André Manoukian nous parle d’une nouvelle intégrale Jacques Brel, « Suivre l’étoile » éditée à l’occasion des 35 ans de sa disparition, avec des pépites inédites, notamment douze versions alternatives de ses plus grands standards…

Extrait de « Marieke »

Les versions alternatives sont courantes dans le monde du jazz. Un solo n’est jamais joué deux fois pareil, on peut comprendre que Bill Evans ou Monk aient parfois décidé de laisser deux versions du même titre sur un album. Dans la chanson, c’est beaucoup plus rare.

Peu de chanteurs avaient le luxe d’enregistrer des versions alternatives.

C’est ce qui rend cette réédition particulièrement savoureuse : un nouvel éclairage est porté sur des chansons et des textes que l’on croyait connaître et que l’on redécouvre. Les chefs d’œuvre sont repris par leur propre auteur, comme si celui-ci revenait de l’autre monde pour revisiter avec un regard neuf ses propres chansons.

Voici l’intro de la version originale de « Ne me quitte pas » :

Extrait de « Ne me quitte pas »

Et maintenant, écoutez la version alternative sans les ondes Martenot qui avaient un petit côté kitsch de science fiction à la Ed Wood. Le piano aussi est viré, trop rive gauche… il est remplacé par une belle guitare nylon aux arpèges inachevés, et qui sonne beaucoup plus moderne.

Extrait de « Ne me quitte pas » / inédit

Écoutons maintenant l’étonnante version piano voix contrebasse de « ces gens là », dépouillée, plus mordante, qui rend le texte encore plus cru…
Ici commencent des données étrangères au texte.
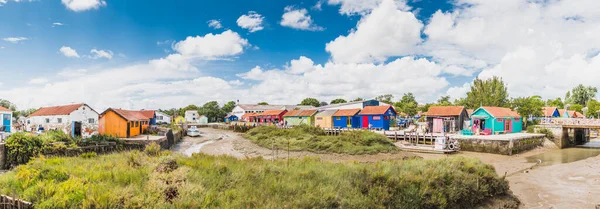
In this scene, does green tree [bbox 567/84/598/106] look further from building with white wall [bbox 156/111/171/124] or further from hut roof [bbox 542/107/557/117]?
building with white wall [bbox 156/111/171/124]

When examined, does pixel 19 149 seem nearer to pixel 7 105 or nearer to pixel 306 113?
pixel 306 113

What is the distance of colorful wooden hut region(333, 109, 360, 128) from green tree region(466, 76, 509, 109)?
70.7 ft

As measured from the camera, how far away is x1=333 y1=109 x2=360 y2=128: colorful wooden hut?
42.5 m

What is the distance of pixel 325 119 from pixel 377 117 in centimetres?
946

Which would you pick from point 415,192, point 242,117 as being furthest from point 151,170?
point 242,117

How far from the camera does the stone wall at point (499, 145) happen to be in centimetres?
2659

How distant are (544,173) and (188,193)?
→ 20.0 metres

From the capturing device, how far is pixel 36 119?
28.9m

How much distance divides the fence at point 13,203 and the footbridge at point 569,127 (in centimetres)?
4012

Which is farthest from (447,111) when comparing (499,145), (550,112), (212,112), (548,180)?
(212,112)

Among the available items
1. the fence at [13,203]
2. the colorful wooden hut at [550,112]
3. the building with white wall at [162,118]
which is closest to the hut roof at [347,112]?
the colorful wooden hut at [550,112]

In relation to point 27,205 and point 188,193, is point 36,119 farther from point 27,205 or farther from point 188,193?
point 188,193

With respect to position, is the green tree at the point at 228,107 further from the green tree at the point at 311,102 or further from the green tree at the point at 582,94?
the green tree at the point at 582,94

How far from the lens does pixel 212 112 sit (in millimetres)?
89812
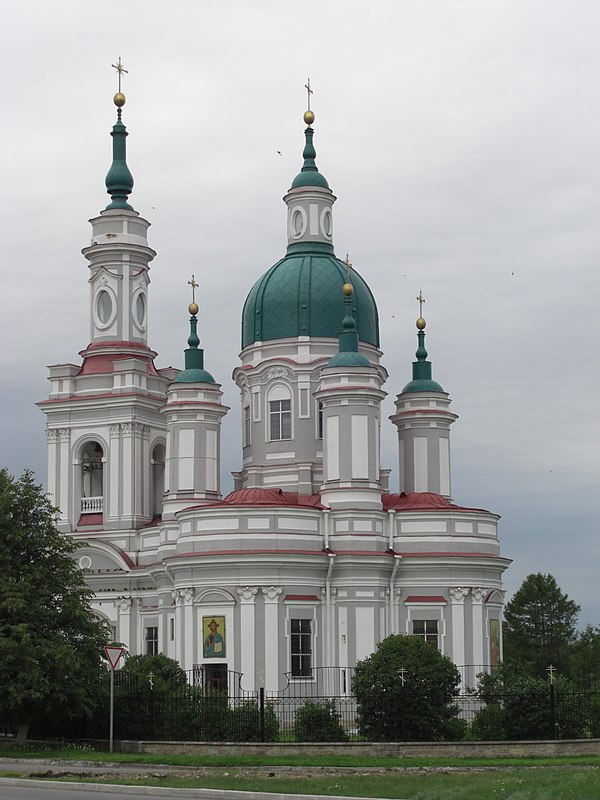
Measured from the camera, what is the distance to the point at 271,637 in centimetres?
5044

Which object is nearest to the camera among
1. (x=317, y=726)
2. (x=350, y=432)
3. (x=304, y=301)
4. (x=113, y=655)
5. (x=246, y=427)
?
(x=113, y=655)

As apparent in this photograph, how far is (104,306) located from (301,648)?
1903 centimetres

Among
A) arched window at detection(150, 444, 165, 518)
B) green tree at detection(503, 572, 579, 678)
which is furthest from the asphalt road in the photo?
green tree at detection(503, 572, 579, 678)

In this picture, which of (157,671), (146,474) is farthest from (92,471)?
(157,671)

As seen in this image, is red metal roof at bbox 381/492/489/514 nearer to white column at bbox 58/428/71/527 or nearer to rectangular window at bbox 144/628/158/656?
rectangular window at bbox 144/628/158/656

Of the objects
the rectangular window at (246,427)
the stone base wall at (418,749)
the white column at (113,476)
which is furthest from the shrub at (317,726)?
the white column at (113,476)

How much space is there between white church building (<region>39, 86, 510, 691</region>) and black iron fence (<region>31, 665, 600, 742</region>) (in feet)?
43.1

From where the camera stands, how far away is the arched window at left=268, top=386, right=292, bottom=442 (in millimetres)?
58438

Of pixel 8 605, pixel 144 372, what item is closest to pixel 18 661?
pixel 8 605

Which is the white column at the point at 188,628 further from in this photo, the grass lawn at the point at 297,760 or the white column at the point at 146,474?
the grass lawn at the point at 297,760

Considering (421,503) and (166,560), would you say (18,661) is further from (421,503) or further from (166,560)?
(421,503)

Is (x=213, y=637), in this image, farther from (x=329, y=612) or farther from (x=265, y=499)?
(x=265, y=499)

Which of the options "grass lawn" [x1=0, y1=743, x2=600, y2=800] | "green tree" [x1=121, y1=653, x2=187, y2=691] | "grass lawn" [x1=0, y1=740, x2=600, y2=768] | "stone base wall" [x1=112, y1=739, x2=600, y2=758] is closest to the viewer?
"grass lawn" [x1=0, y1=743, x2=600, y2=800]

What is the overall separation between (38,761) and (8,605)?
15.0 feet
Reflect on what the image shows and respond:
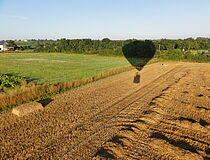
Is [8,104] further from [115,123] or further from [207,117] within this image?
[207,117]

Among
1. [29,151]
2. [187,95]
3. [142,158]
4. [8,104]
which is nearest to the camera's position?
[142,158]

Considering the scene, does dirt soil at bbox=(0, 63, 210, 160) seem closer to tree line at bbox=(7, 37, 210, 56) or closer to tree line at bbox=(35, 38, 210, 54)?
tree line at bbox=(7, 37, 210, 56)

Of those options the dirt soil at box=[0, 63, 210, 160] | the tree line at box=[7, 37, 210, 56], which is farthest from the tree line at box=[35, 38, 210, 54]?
the dirt soil at box=[0, 63, 210, 160]

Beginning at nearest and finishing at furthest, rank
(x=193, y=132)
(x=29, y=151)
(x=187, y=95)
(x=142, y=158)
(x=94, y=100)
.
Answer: (x=142, y=158), (x=29, y=151), (x=193, y=132), (x=94, y=100), (x=187, y=95)

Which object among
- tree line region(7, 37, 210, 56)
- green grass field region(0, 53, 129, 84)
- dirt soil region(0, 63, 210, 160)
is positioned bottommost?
dirt soil region(0, 63, 210, 160)

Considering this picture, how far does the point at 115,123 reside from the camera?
283 inches

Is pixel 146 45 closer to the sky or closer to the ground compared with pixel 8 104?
closer to the sky

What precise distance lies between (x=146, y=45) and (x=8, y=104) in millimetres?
47253

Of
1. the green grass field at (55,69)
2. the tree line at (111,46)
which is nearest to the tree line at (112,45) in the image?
the tree line at (111,46)

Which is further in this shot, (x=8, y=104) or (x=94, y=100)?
(x=94, y=100)

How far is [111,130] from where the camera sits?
257 inches

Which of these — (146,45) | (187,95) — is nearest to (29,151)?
(187,95)

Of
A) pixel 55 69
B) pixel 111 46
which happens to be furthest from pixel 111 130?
pixel 111 46

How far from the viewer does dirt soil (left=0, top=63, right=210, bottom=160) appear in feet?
17.0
Extrait de « Ces gens là »

C’est probablement une première version de travail avant orchestration, les accords semblent être joués par une parque qui égraine le temps et qui peut couper le fil à tout moment.

Aujourd’hui par la magie d’Internet, une nouvelle génération d’ados redécouvre Brel, et semble dire, pourquoi n’y a-t-on pas droit nous aussi ?

Bien sûr, Brel a des descendants, Gaëtan Roussel et Stromae, les mêmes « r » roulés comme des rochers sur des sentiers cabossés.

Mais s’il a des descendants, a-t-il des héritiers ?

Extrait de « Quand je serai vieux »

Qu’est-ce qui fait la différence entre un tube et un standard ?

Le tube est le témoin d’une époque, on se plaît à le rejouer parce qu’il nous ramène à un moment de notre jeunesse.

Le standard, lui, est intemporel et produit le même impact après qu’on l’ait écouté mille fois. L’émotion est trop grande pour qu’elle nous ramène à un souvenir lié à une anecdote personnelle.

Le standard se suffit à lui-même, il est comme un corps qui se déplace dans l’espace : sa trajectoire est infinie.